_WHAT THIS TASK INVOLVES:_
Look for the string "brands" in the data below, and copy each line that holds it.
** DATA FOR ANALYSIS follows **
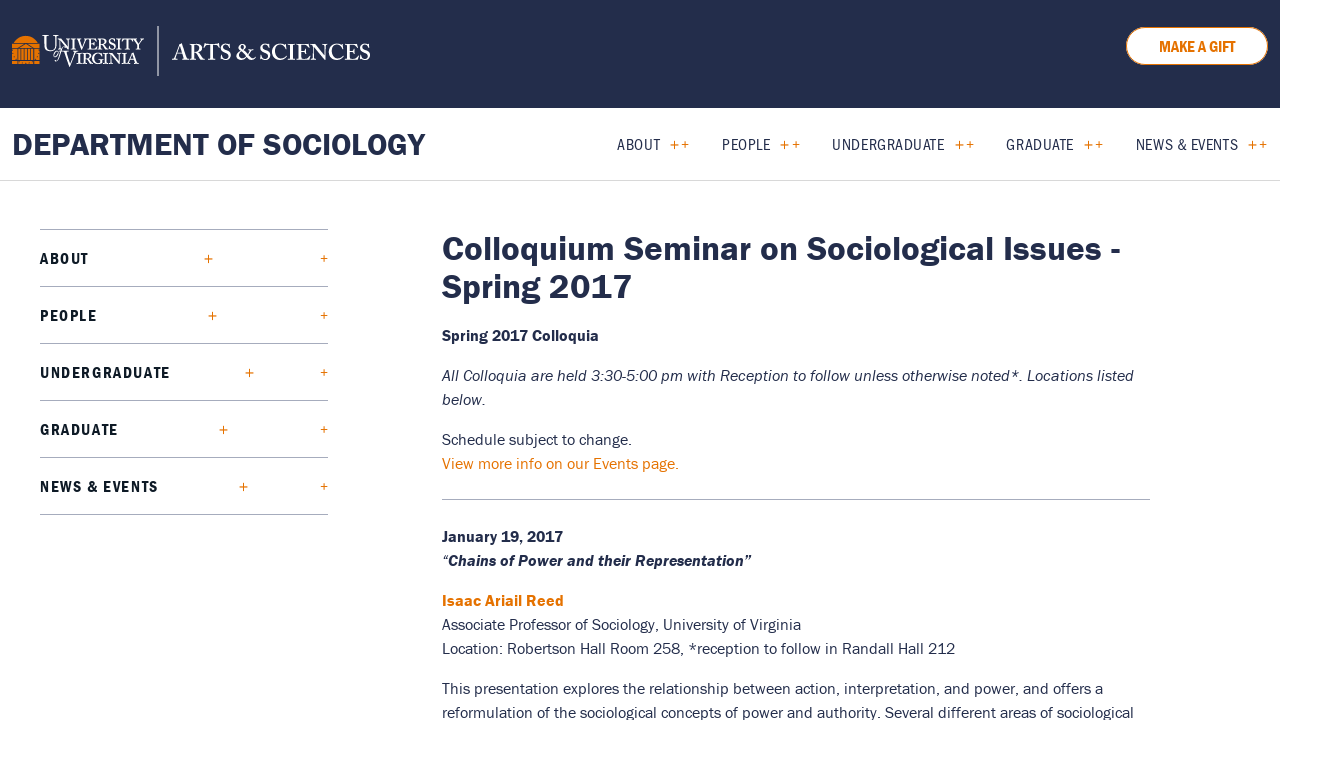

--- FILE ---
content_type: text/css
request_url: https://sociology.as.virginia.edu/sites/uva-as-sociology/files/asset_injector/css/aaa-00a60f4d57856f2c1189651720193537.css?t8vbz7
body_size: -86
content:
body:not(.path-admin) .page-content .button {
  color: white;
}

body:not(.path-admin) .page-content .button:hover {
  color: orange;
}

.page-node-type-uva_event .page-content--sidebar .button {
  color: white;
}

.page-node-type-uva_event .page-content--sidebar .button:hover {
  color: orange;
}

.white-button {
  border-radius: 30px;
  font-weight: normal;
  font-family: 'franklin-gothic-urw-cond', helvetica, sans-serif;
  text-transform: none;
}

.white-button:hover {
  color: orange;
}
 
.site-header .site-header--navigation nav > ul > li > ul {
	background:white;
}
 
.site-header .site-header--navigation nav > ul > li span.has-subnav,
.site-header .site-header--navigation nav > ul > li:last-child,
.site-header .site-header--navigation nav > ul > li > ul {
	background:white;
}

.has-subnav::after {
  content: '+';
  color: #e57200;
  margin-left: 8px;
}
 
.site-header .site-header--navigation nav > ul > li,
.site-header .site-header--navigation nav > ul > li {
	text-transform:uppercase;
}
 
.site-header .site-header--navigation nav > ul > li > ul a:hover {
	color:#e57200 !important;
}
 
.site-header .site-header--navigation nav > ul > li > ul > li {
	text-transform:none;
}


--- FILE ---
content_type: text/css
request_url: https://sociology.as.virginia.edu/sites/uva-as-sociology/files/asset_injector/css/buttons-3ec23dcdc53c0f13be7ba01f72f33b6b.css?t8vbz7
body_size: 285
content:
#block-givebutton-2 {
	margin-top:0;
}

.white-button {
	background: white;
	padding: .5em 2em;
	text-transform: uppercase;
	font-weight: bold;
	border: 1px solid #e57200;
}

.white-button:link, .white-button:visited, .white-button:active {
	color:#e57200;
}
 
.white-button:hover {
	color:white;
}
.fab, .fa-brands {
	color:white;
}

.fab:hover, .fa-brands:hover {
	color:#e57200;
}

.views-field.views-field-edit-node {
	margin-bottom:8px;
}

.views-field.views-field-edit-node a {
  background: aqua;
  width: auto;
  color: #444;
  padding: .25em 1em;
  text-transform: uppercase;
  font-size: .9em;
  font-weight: bold;
  border-radius: 5px;
}

.email-button {
	letter-spacing:1px;
}

.link-block {
  width: 29%;
  float: left;
  text-align: center;
  padding: 2em;
  border: 1px solid #232d4b;
    border-bottom-color: rgb(35, 45, 75);
    border-bottom-style: solid;
    border-bottom-width: 1px;
  border-bottom-color: rgb(35, 45, 75);
  border-bottom-style: solid;
  border-bottom-width: 1px;
  border-bottom: 4px solid #232d4b;
  margin: 1em .5em;
  font-weight:bold;
}

.link-block:hover {
	background:#232d4b;
	color:white;
	text-decoration:none;
}

.helper-link {
	background: #DF1E43;
	padding: 30px 100px;
	text-align: center;
	font-weight: bold;
	font-size: 1.2em;
	color: white;
	position: fixed;
	top: 50%;
	right: 0;
}

.helper-link:hover, 
.helper-link:link, 
.helper-link:visited, 
.helper-link:active {
	color:white !important;
	z-index:500;
}

.js-form-item.form-item.js-form-type-search.form-item-keys.js-form-item-keys.form-no-label {
	width:auto;
	float:left;
}

#edit-field-graduate-handbook-wrapper {
	padding-top:2em !important;
}

#edit-field-graduate-handbook-wrapper,
#edit-field-undergraduate-handbook-wrapper {
  background: honeydew;
  padding:.5em 1em;
  margin-bottom:10px;
  border: 1px solid;
  border-radius: 16px;
}

--- FILE ---
content_type: text/css
request_url: https://sociology.as.virginia.edu/sites/uva-as-sociology/files/asset_injector/css/handbook-ed142c5e93d2c70a22754b2aa872e4b9.css?t8vbz7
body_size: -257
content:
#block-views-block-handbook-upload-block-1,
#block-views-block-handbook-upload-block-2 {
	position: relative;
	z-index: 1;
	margin-top: -60px;
	background: white;
	text-align:center;
}



--- FILE ---
content_type: text/css
request_url: https://sociology.as.virginia.edu/sites/uva-as-sociology/files/asset_injector/css/office_hours-1d644e668bc5960ecc73fc2073519df9.css?t8vbz7
body_size: -312
content:
.office-hours .views-row {
	width:100%;
	margin-bottom:15px;
	padding-bottom:15px;
	border-bottom:1px solid #dadada;
}

.office-hours .views-row .views-field-field-office-hours {
	margin-top:10px;
}

--- FILE ---
content_type: text/css
request_url: https://sociology.as.virginia.edu/sites/uva-as-sociology/files/asset_injector/css/temporary_quick_css-b46ec8e61c7d0fc51115850b9dd48adc.css?t8vbz7
body_size: 114
content:
.field-field_cv {
	font-weight:bold;
}

.field-field_cv span:nth-child(2) {
  display: none;
}

h2 {
  font-weight: bold;
  font-size: 1.5em;	
}

h3 {
  font-weight: bold;
  font-size: 1.3em;
}

 @media screen and (min-width: 768px) { 
	.site-header .site-header--navigation {
	  display: block;
	}
 }
 
 .field-field_column_1,
.field-field_column_2,
.field-field_column_3 {
	padding-top:10% !important;
	font-size:1.3em;
}
 
.field-field_column_1 p,
.field-field_column_2 p,
.field-field_column_3 p {
		font-size:.9em;
		font-weight:normal;
		max-width:80%;
		margin:0 auto;
}

.gin-layer-wrapper {
	border:none;
	box-shadow:none;
}

.handbook {
	text-align:center;
}

.node-4306 h2 {
	display:none;
}

html * {
  -webkit-font-smoothing: antialiased;
  -moz-osx-font-smoothing: grayscale;
}

*, *:after, *:before {
  -webkit-box-sizing: border-box;
  -moz-box-sizing: border-box;
  box-sizing: border-box;
}

#box {
	width:70%;
	margin:0 auto;
	padding:2em 0;
	box-shadow:3px 2px 10px #dadada;
}

#box:hover {
	background:#eee;
}

.site-header .site-header--navigation,
.site-header .site-header--nav {
	position:relative;
	z-index:1000;
}

.main-content .page-content ul.block-menu > li > ul li { margin:1em 1em }

--- FILE ---
content_type: text/javascript
request_url: https://sociology.as.virginia.edu/themes/custom/global_theme/lib/js/app.js?v=1.x
body_size: -339
content:
(function ($, Drupal) {

  

})(jQuery, Drupal);
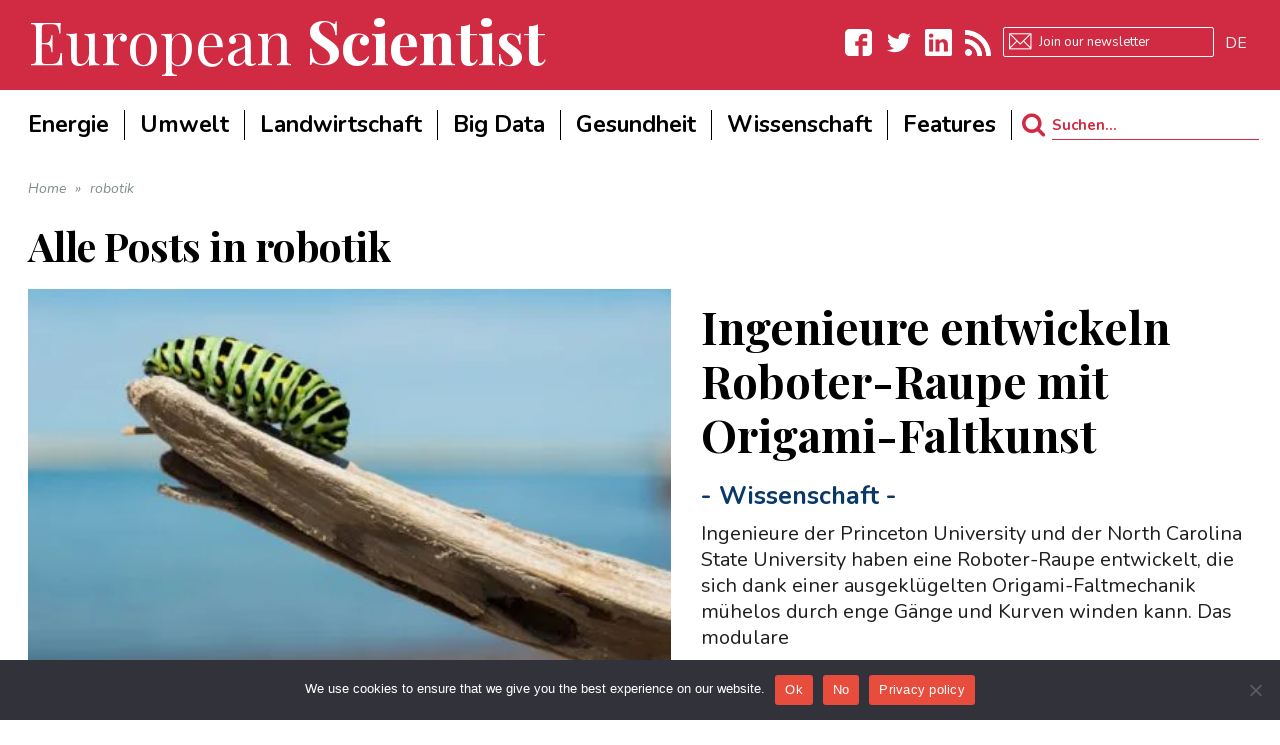

--- FILE ---
content_type: text/html; charset=utf-8
request_url: https://www.google.com/recaptcha/api2/aframe
body_size: 262
content:
<!DOCTYPE HTML><html><head><meta http-equiv="content-type" content="text/html; charset=UTF-8"></head><body><script nonce="FWkGAZ8BVq1FR1GfQLrWZQ">/** Anti-fraud and anti-abuse applications only. See google.com/recaptcha */ try{var clients={'sodar':'https://pagead2.googlesyndication.com/pagead/sodar?'};window.addEventListener("message",function(a){try{if(a.source===window.parent){var b=JSON.parse(a.data);var c=clients[b['id']];if(c){var d=document.createElement('img');d.src=c+b['params']+'&rc='+(localStorage.getItem("rc::a")?sessionStorage.getItem("rc::b"):"");window.document.body.appendChild(d);sessionStorage.setItem("rc::e",parseInt(sessionStorage.getItem("rc::e")||0)+1);localStorage.setItem("rc::h",'1768570205026');}}}catch(b){}});window.parent.postMessage("_grecaptcha_ready", "*");}catch(b){}</script></body></html>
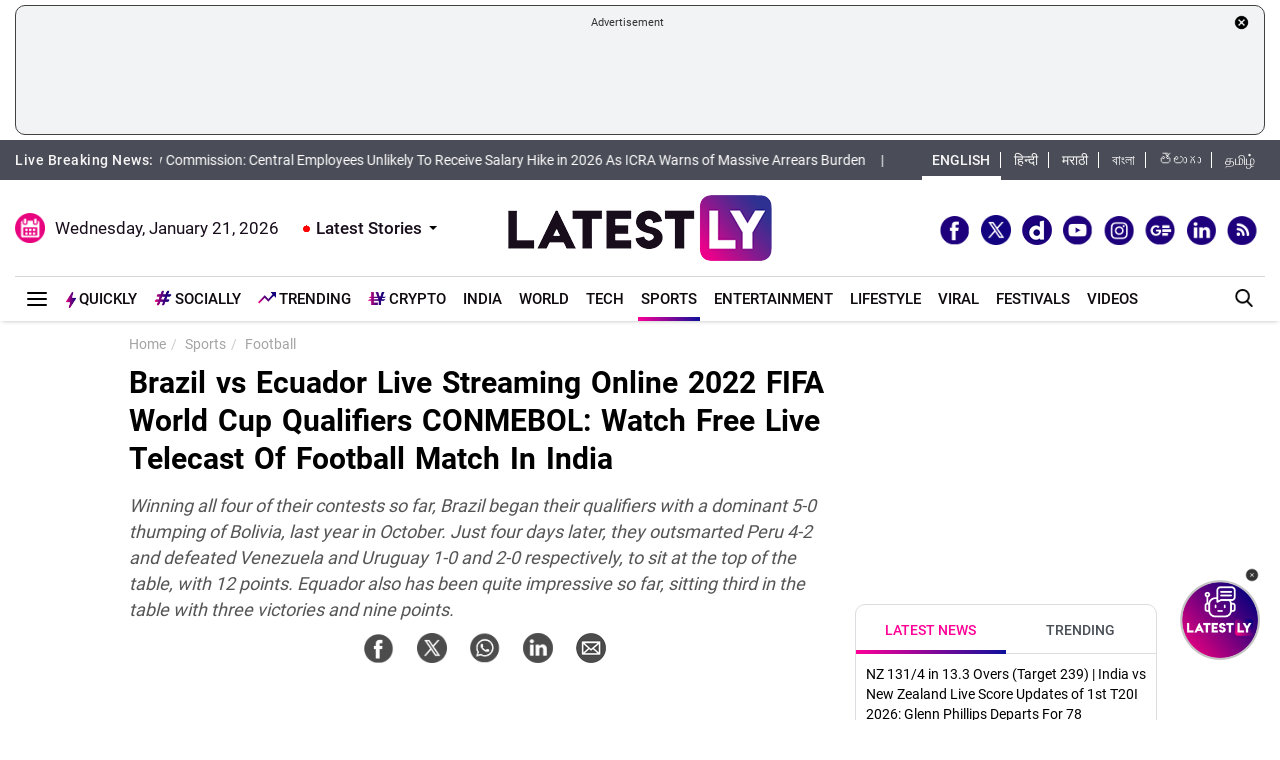

--- FILE ---
content_type: text/html; charset=utf-8
request_url: https://www.google.com/recaptcha/api2/aframe
body_size: 267
content:
<!DOCTYPE HTML><html><head><meta http-equiv="content-type" content="text/html; charset=UTF-8"></head><body><script nonce="-FwIMpLFOKp5DvHA5-LDew">/** Anti-fraud and anti-abuse applications only. See google.com/recaptcha */ try{var clients={'sodar':'https://pagead2.googlesyndication.com/pagead/sodar?'};window.addEventListener("message",function(a){try{if(a.source===window.parent){var b=JSON.parse(a.data);var c=clients[b['id']];if(c){var d=document.createElement('img');d.src=c+b['params']+'&rc='+(localStorage.getItem("rc::a")?sessionStorage.getItem("rc::b"):"");window.document.body.appendChild(d);sessionStorage.setItem("rc::e",parseInt(sessionStorage.getItem("rc::e")||0)+1);localStorage.setItem("rc::h",'1769013708960');}}}catch(b){}});window.parent.postMessage("_grecaptcha_ready", "*");}catch(b){}</script></body></html>

--- FILE ---
content_type: application/xml
request_url: https://dmxleo.dailymotion.com/cdn/manifest/video/x9mxiog.m3u8?af=2%2C7%2C8%2C9&vv=1%2C2%2C3%2C4%2C5%2C6%2C7%2C8%2C11%2C12%2C13%2C14&mm=video%2Fmp4%2Cvideo%2Fwebm%2Caudio%2Fmp4%2Caudio%2Fmpeg%2Caudio%2Faac%2Caudio%2Fmpeg3%2Caudio%2Fmp3%2Caudio%2Fvnd.wave%2Caudio%2Fwav%2Caudio%2Fwave%2Caudio%2Fogg%2Caudio%2Fvorbis%2Cimage%2Fjpeg%2Cimage%2Fpng%2Cimage%2Fwebp%2Cimage%2Fsvg%2Bxml&cse=1jfgmttuk01ba94d181&rts=834318&rhv=1&cen=prod&cpi=x28kvme&cpt=player&rla=en&cpr=xh0ia&eb=https%3A%2F%2Fwww.latestly.com%2Fplayer%2Fvideos%2F6997196%2F%3Ftype%3Ddm&ps=300x169&td=www.latestly.com&reader_gdpr_flag=0&reader_gdpr_consent=&gdpr_binary_consent=opt-out&gdpr_comes_from_infopack=0&reader_us_privacy=1---&vl=-1&ciid=1jfgmttuk01ba94d181_VMAP_0_0&cidx=0&sidx=0&vidIdx=0&omp=Dailymotion%2F1.0&omn=0&imal=1&uid_dm=279ab68f-1c1b-4e13-5287-47c89a00dca5&3pcb=0&rap=1&apo=monetization&pos=1&pbm=2
body_size: 6817
content:
<?xml version="1.0" encoding="UTF-8"?><vmap:VMAP xmlns:vmap="http://www.iab.net/videosuite/vmap" version="1.0"><vmap:AdBreak breakType="linear" breakId="preroll1" timeOffset="start"><vmap:AdSource id="preroll1"><vmap:VASTAdData><VAST version="3.0"><Ad><InLine><AdSystem>Leo</AdSystem><AdTitle>noad</AdTitle><Extensions><Extension type="dailymotion" source="dailymotion">{"noAd":{"reasonId":1106,"reason":"viewing context|bot-detected"},"inventoryId":"c55bacdb-6a22-4506-9c3d-1b09161e200b"}</Extension></Extensions></InLine></Ad></VAST></vmap:VASTAdData></vmap:AdSource><vmap:Extensions><vmap:Extension type="dailymotion" source="dailymotion"><![CDATA[{"timeout":15000}]]></vmap:Extension></vmap:Extensions></vmap:AdBreak><vmap:AdBreak breakType="linear,nonlinear" breakId="midroll1-1" timeOffset="00:05:00" repeatAfter="00:05:00"><vmap:AdSource id="midroll1-1"><vmap:AdTagURI templateType="vast3">https://dmxleo.dailymotion.com/cdn/manifest/video/x9mxiog.m3u8?auth=[base64]&amp;vo=[MEDIAPLAYHEAD]&amp;vv=1%2C2%2C3%2C4%2C5%2C6%2C7%2C8%2C11%2C12%2C13%2C14&amp;sec=1&amp;reader.player=dailymotion&amp;plt=1&amp;cen=prod&amp;3pcb=0&amp;rla=en&amp;rhv=1&amp;reader_us_privacy=1---&amp;eb=https%3A%2F%2Fwww.latestly.com%2Fplayer%2Fvideos%2F6997196%2F%3Ftype%3Ddm&amp;dmngv=1.0&amp;dmng=Dailymotion&amp;cpt=player&amp;cpr=xh0ia&amp;cpi=x28kvme&amp;battr=9%2C10%2C11%2C12%2C13%2C14%2C17&amp;apo=monetization&amp;pbm=2&amp;mm=video%2Fmp4%2Cvideo%2Fwebm%2Caudio%2Fmp4%2Caudio%2Fmpeg%2Caudio%2Faac%2Caudio%2Fmpeg3%2Caudio%2Fmp3%2Caudio%2Fvnd.wave%2Caudio%2Fwav%2Caudio%2Fwave%2Caudio%2Fogg%2Caudio%2Fvorbis%2Cimage%2Fjpeg%2Cimage%2Fpng%2Cimage%2Fwebp%2Cimage%2Fsvg%2Bxml&amp;rts=834318&amp;lnrt=1&amp;dlvr=1%2C2&amp;cse=1jfgmttuk01ba94d181&amp;cbrs=1&amp;r=v</vmap:AdTagURI></vmap:AdSource><vmap:Extensions><vmap:Extension type="dailymotion" source="dailymotion"><![CDATA[{"timeout":15000}]]></vmap:Extension></vmap:Extensions></vmap:AdBreak><vmap:AdBreak breakType="linear" breakId="postroll1" timeOffset="end"><vmap:AdSource id="postroll1"><vmap:AdTagURI templateType="vast3">https://dmxleo.dailymotion.com/cdn/manifest/video/x9mxiog.m3u8?auth=[base64]&amp;vv=1%2C2%2C3%2C4%2C5%2C6%2C7%2C8%2C11%2C12%2C13%2C14&amp;sec=1&amp;reader.player=dailymotion&amp;plt=1&amp;cen=prod&amp;3pcb=0&amp;rla=en&amp;rhv=1&amp;reader_us_privacy=1---&amp;eb=https%3A%2F%2Fwww.latestly.com%2Fplayer%2Fvideos%2F6997196%2F%3Ftype%3Ddm&amp;dmngv=1.0&amp;dmng=Dailymotion&amp;cpt=player&amp;cpr=xh0ia&amp;cpi=x28kvme&amp;battr=9%2C10%2C11%2C12%2C13%2C14%2C17&amp;apo=monetization&amp;pbm=2&amp;mm=video%2Fmp4%2Cvideo%2Fwebm%2Caudio%2Fmp4%2Caudio%2Fmpeg%2Caudio%2Faac%2Caudio%2Fmpeg3%2Caudio%2Fmp3%2Caudio%2Fvnd.wave%2Caudio%2Fwav%2Caudio%2Fwave%2Caudio%2Fogg%2Caudio%2Fvorbis%2Cimage%2Fjpeg%2Cimage%2Fpng%2Cimage%2Fwebp%2Cimage%2Fsvg%2Bxml&amp;rts=834318&amp;lnrt=1&amp;dlvr=1%2C2&amp;cse=1jfgmttuk01ba94d181&amp;cbrs=1&amp;r=v</vmap:AdTagURI></vmap:AdSource><vmap:Extensions><vmap:Extension type="dailymotion" source="dailymotion"><![CDATA[{"timeout":15000}]]></vmap:Extension></vmap:Extensions></vmap:AdBreak><vmap:Extensions><vmap:Extension type="dailymotion" source="dmx"><![CDATA[{"asid":200533}]]></vmap:Extension></vmap:Extensions></vmap:VMAP>

--- FILE ---
content_type: application/javascript; charset=utf-8
request_url: https://fundingchoicesmessages.google.com/f/AGSKWxVzehteXpUwkd_YZIWwwqH5hF1VyVTt7SpEMRTa5CdU1peb_EcQANxygYVPYIbWqZhssC1dhYBNou1XOHrmHiFfz0G1Bb-vLe_-_8QN4qBv9KZj58PmB_Yb8QvRfJaWsxfcWSGvgZX1CNnGyWEFddgk0EMLNkTWSj3ZxzH94hgUn2bAm7dK_0zWB4w=/_/admentorserve._popunder_/pageear..openx./ads/default_
body_size: -1289
content:
window['ec5d81bf-06f7-4447-a3ac-8923415d3b06'] = true;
** End of DATA FOR ANALYSIS **
_ANSWER TO THE EXERCISE:_
.fab, .fa-brands {
.fab:hover, .fa-brands:hover {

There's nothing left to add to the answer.